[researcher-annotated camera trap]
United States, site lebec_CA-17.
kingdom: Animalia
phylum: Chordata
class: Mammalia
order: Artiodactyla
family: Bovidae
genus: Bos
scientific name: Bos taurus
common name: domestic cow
...
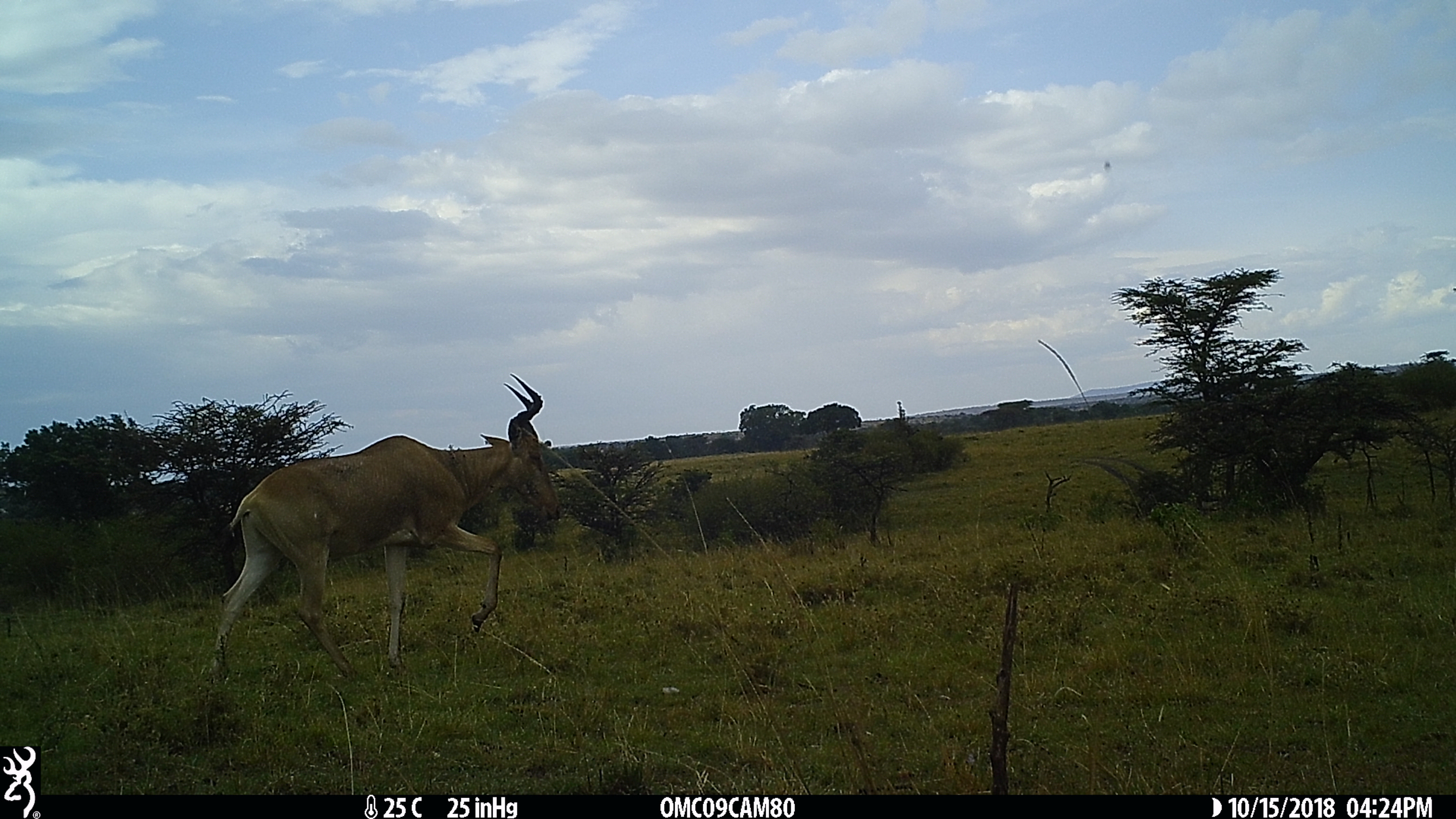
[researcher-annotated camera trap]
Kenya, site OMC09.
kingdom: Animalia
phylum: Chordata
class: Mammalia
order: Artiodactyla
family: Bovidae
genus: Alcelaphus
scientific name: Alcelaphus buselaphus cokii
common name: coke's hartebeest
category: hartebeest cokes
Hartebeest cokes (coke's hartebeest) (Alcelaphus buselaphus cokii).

ABOUT THIS EXERCISE - Look through the listing and extract every line with "site" in it.

RESULT OF THIS EXERCISE -
United States, site lebec_CA-17.
Kenya, site OMC09.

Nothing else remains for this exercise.